What I love about this dish is it absolutely reflects my upbringing: I was this American girl that grew up in Long Island, but with my roots and my summers in Italy, I relate to both worlds. The dish kind of reflects me, the two cultures and roots.
The Scene: When I was young, everyone came to my family’s little home, and we used to set up in the basement for 30 to 35 people. When you get older, it kind of diminishes. But now that I have my own home—and we traditionally do it in my home in Connecticut—it’s grown again to 30 to 35. The amount of people keeps growing.

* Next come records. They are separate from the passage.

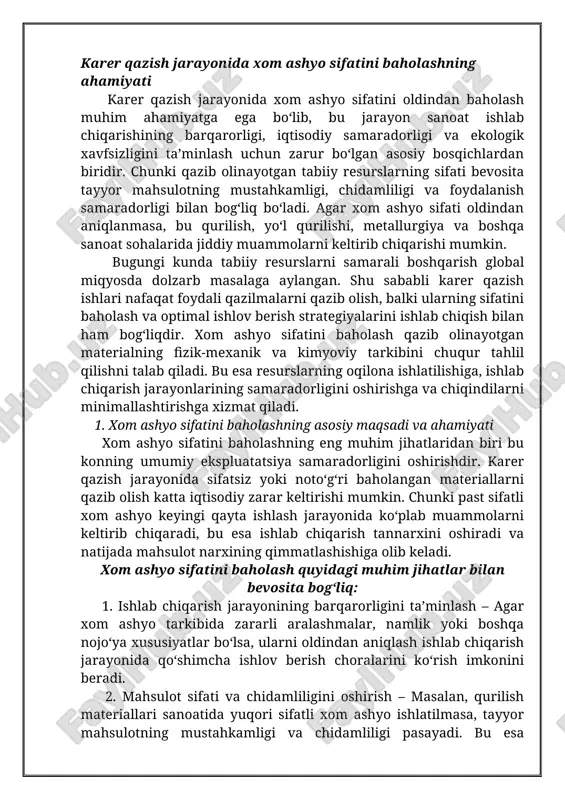 marali boshqarish global miqyosda dolzarb masalaga aylangan. shu sababli karer qazish ishlari nafaqat foydali qazilmalarni qazib olish, balki ularning sifatini baholash va optimal ishlov berish strategiyalarini ishlab chiqish bilan ham bog‘liqdir. xom ashyo sifatini baholash qazib olinayotgan materialning fizik-mexanik va kimyoviy tarkibini chuqur tahlil qilishni talab qiladi. bu esa resurslarning oqilona ishlatilishiga, ishlab chiqarish jarayonlarining samaradorligini oshirishga va chiqindilarni minimallashtirishga xizmat qiladi. 1. xom ashyo sifatini baholashning asosiy maqsadi va ahamiyati xom ashyo sifatini baholashning eng muhim jihatlaridan biri bu konning umumiy ekspluatatsiya samaradorligini oshirishdir. karer qazish jarayonida sifatsiz yoki noto‘g‘ri baholangan materiallarni qazib olish katta iqtisodiy zarar keltirishi mumkin. chunki past sifatli xom ashyo keyingi qayta ishlash jarayonida ko‘plab muammolarni keltirib chiqaradi, bu esa ishlab chiqarish tannarxini oshiradi va natijada mahsulot narxining qimmatlashishiga olib keladi. xom ashyo sifatini baholash quyidagi muhim jihatlar bilan bevosita bog‘liq: 1. ishlab chiqarish jarayonining barqarorligini ta’minlash – agar xom ashyo tarkibida zararli aralashmalar, namlik …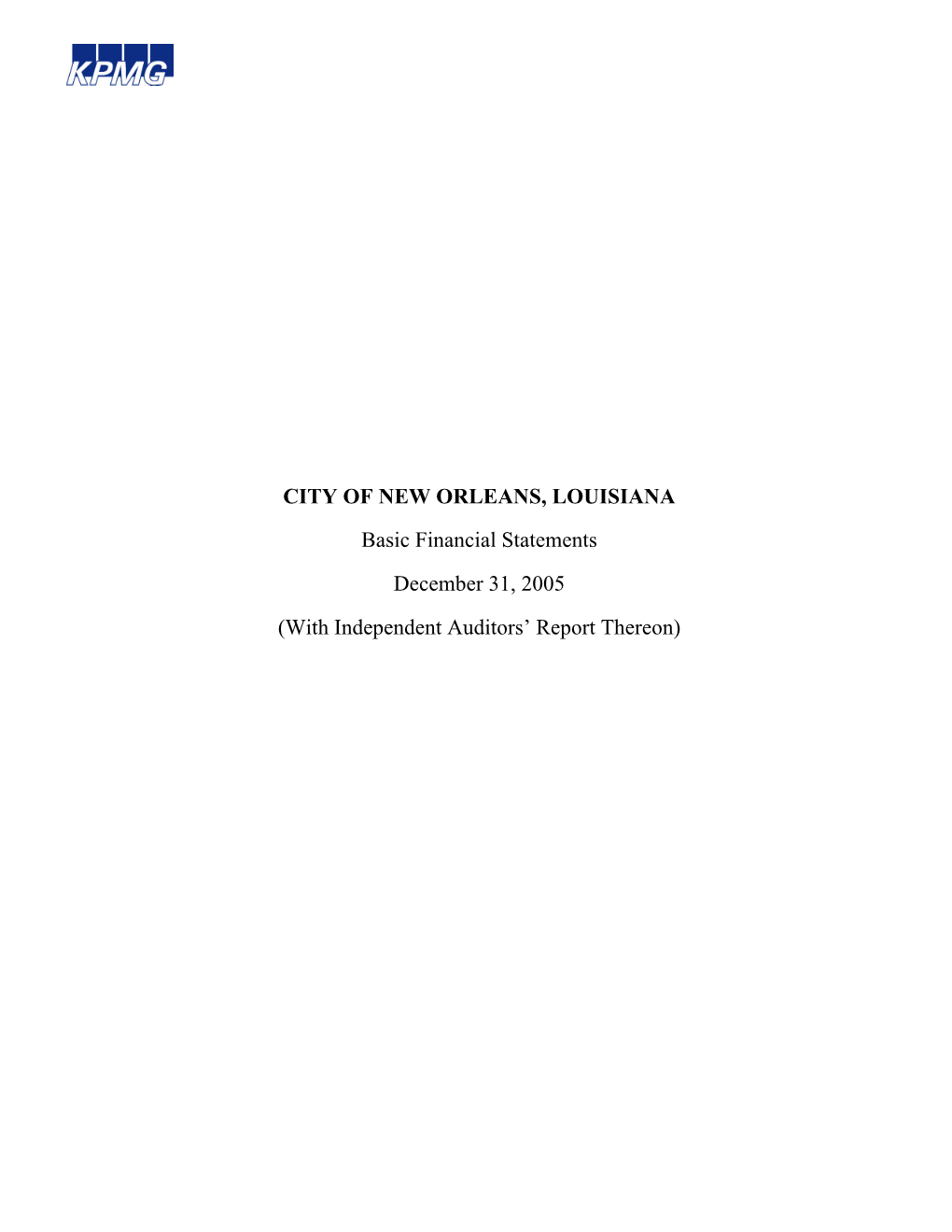 CITY of NEW ORLEANS, LOUISIANA Basic Financial Statements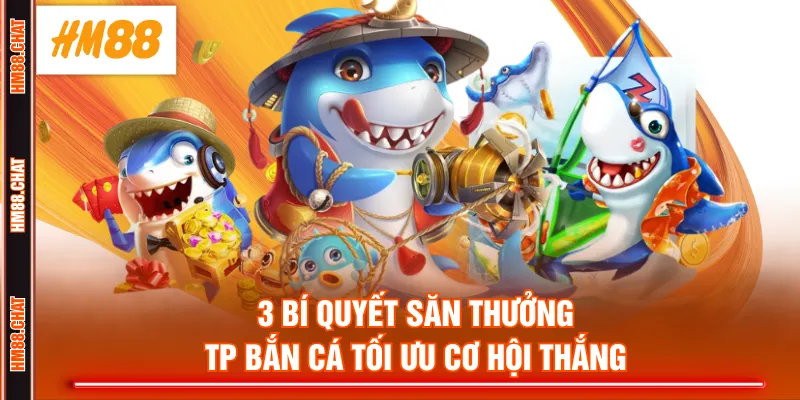 3 bí quyết săn thưởng TP bắn cá tối ưu cơ hội thắng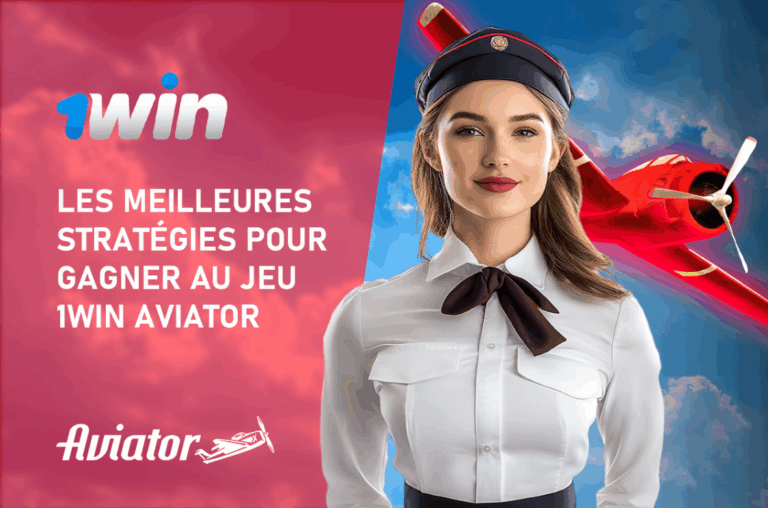 Les meilleures stratégies pour gagner au jeu 1Win Aviator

It’s obscene amounts of food, and it’s a bunch of Italians. It’s a great day of all-day eating festivities, with a bunch of Italians discussing the food at length. Everyone’s a chef, and everyone has large opinions looming around. Everyone’s an Iron Chef judge in my family, it seems, everyone’s a critic—my husband thinks it’s hysterical.
But I love it. I grew up with the big family Thanksgiving, and Christmas is huge, too. I love to host it at my home. It’s what it’s all about.
And I don’t know what it is, but especially with the holidays, I end up doing all the dishes that I grew up with. There have been times where I’ve tried to do something different and break the mold, but everyone, including me, is like, “No, but I miss Mommy’s mushrooms …” It’s part of our sense history of childhood, and I think everyone has that in common. You have a certain taste or whiff of something and it brings you back to your childhood, and memories of parents, or people that are no longer with us.
I think that’s what the holidays are part of. I think the food and the smells really bring back so many memories for so many people, and I think that’s what’s very special about Thanksgiving. It’s really important, now that I’m a mom, that I pass on these traditions. And I do.
Interviews have been edited for clarity and brevity.